Ok, I won't go back and forth on the draft issue anymore. The ONLY way to know how many people would have volunteered is if there were no draft. That is the ONLY way you could say with certainty how many men would have volunteered. You simply can't come up with any statistic that would accurately tell how many men were drafted BEFORE they got a chance to volunteer. You can't accurately say how many simply waited for their number to get called up while they continued to help out on the farm, in the factory etc to provide as much money as possible for their family before they had to leave. There's so many factors here that you are ignoring in order to make it sound that 60% had to be "forced" to go. Thousands, maybe hundreds of thousands may have simply said to themselves..."I'm gonna go but I'll wait til they call me up". That's not being forced to go, that's them simply accepting the system for what it is and making the most of their time, either for family, financial or other reasons before their number is called. Many may have thought too that to go before being drafted was simply increasing their odds of getting killed since they would presumably be in combat longer than if they waited their turn to be called up. That doesn't mean they didn't want to go at all, it doesn't mean they were against the war. You simply have no data to correlate all of these possibilities/probabilities.

Regarding the equivalence between SF soldiers and assassins I think they're pretty much the same. Unlike ordinary soldiers both are volunteers who are trained as aggressive killers. If there is any difference it's that some of the assassins' missions involve not-combat situations, whereas SF operators are usually involved in combat of some nature [although that's even debatable].


Of the former assassins [and they never called themselves that] I worked with in the monitoring program, most were recruited from SF. The only exceptions to that were the ones recruited in the early 1950s before SF developed.

I am certain that all individuals performing assassinations today are current or former SF.

I've let the whole "assassins" thing slide. I will say this. I currently work with many men from SF, some are ex-SF and now work for the OGA. None of them are "assassins". If you understood the true mission of SF you would know that they're 1st and foremost mission is to train foreign forces. To go into countries and provide expertise in guerrilla warfare, weapons training, sabotage, etc.
I've had the pleasure to work along many of these fine men who had left SF to pursue work in my career field. Men from the Army SF, Marine Corps Force Recon, Navy SEALS and Delta and most were very capable operators but certainly not "assassins". Have a very small % found their way into clandestine OGA work? Sure. That doesn't mean that the ones who pursue this line of work are the same as those who don't. Many SF types have no interest in going into that line of work precisely because they would never want to become what you say they all are.
There's a young SF man in Austin who is Ranger and SF qualified, currently still in SF while also being a professional MMA fighter. If you ever met him, you'd know that you wouldn't want to be his enemy on the battlefield but he's certainly no "assassin" nor does he have ANY desire to become one. They are NOT all the same. Far from it.

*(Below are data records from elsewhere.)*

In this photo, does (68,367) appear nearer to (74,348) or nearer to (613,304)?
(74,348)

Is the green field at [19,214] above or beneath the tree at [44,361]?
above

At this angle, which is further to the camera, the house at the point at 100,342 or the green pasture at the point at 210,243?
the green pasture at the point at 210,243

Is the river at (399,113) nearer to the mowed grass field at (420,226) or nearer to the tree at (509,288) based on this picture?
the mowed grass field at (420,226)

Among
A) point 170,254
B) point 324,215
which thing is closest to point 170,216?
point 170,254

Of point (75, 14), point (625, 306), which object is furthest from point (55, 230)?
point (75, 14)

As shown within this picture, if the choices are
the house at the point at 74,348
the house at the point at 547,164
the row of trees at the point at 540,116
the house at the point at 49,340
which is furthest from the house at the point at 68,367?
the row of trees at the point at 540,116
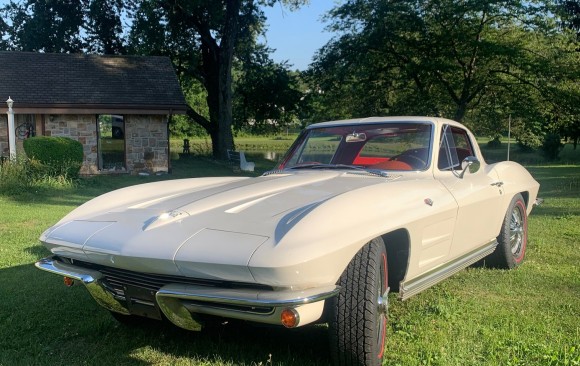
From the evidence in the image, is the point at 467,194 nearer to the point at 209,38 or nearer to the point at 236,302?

Incidentally yesterday I heard from a government contractor who knows about current government research on this issue.

According to him this issue [particularly the girlfriend killings] is a major source of concern. Research contracts have been let. According to him the findings were "disturbing." "A profound decrease in the capacity to feel empathy for others," etc. is what he mentioned. The research focused on samples of young people versus previously recorded findings, but I don't know yet for what time period [ten years ago? fifteen?]
We definitely have some issues with SOME of the young military men. It is my belief (which is backed up by research) that this is not so much a result of our "culture". It is a result of fighting an insurgency war. Insurgency wars always tend to result in more atrocities and more psychological problems for the soldiers who fight them. This is a direct result of not having a clear idea of who the enemy is. Unlike in conventional wars, the enemy in an insurgency has no uniform, does not adhere to conventional tactics and there are NO front lines. This puts constant stress on some soldiers since they never can be sure when they will be attacked, where they will be attacked, how they will be attacked and by whom. Will it be a woman in a burqha blowing herself up? Will it be the guy in Farmer's clothes pushing the button on the cell phone to detonate the road side bomb? This is why SOME soldiers come back from insurgencies with psychological problems and why they are more frustrated when deployed which can lead to committing wrongful acts of killing. Read the Rolling Stone article that just came out yesterday about examples of this:
http://www.rollingstone.com/politics...0110327?page=1

I'm not a big fan of their exaggerated writing, their motivation for writing or their political outlook, but some facts in this are indisputable since the personnel involved admitted to carrying out these acts and their motivations for doing so.
But these things happened in the Boer War too (see the movie Breaker Morant), they happened when the German Army had to fight Guerrillas in Yugoslavia and Russia, they happened in Vietnam, they've happened in Iraq and here in Afghanistan. In all of these places the soldiers frustrations with not having a clearly defined enemy, not having a front line, and oftentimes the enemy using atrocities of their own against the soldiers, result in the soldiers frustrations boiling over and committing wrongful acts. Again I want to stress that this happens to a relatively small number of soldiers when compared to the total numbers involved.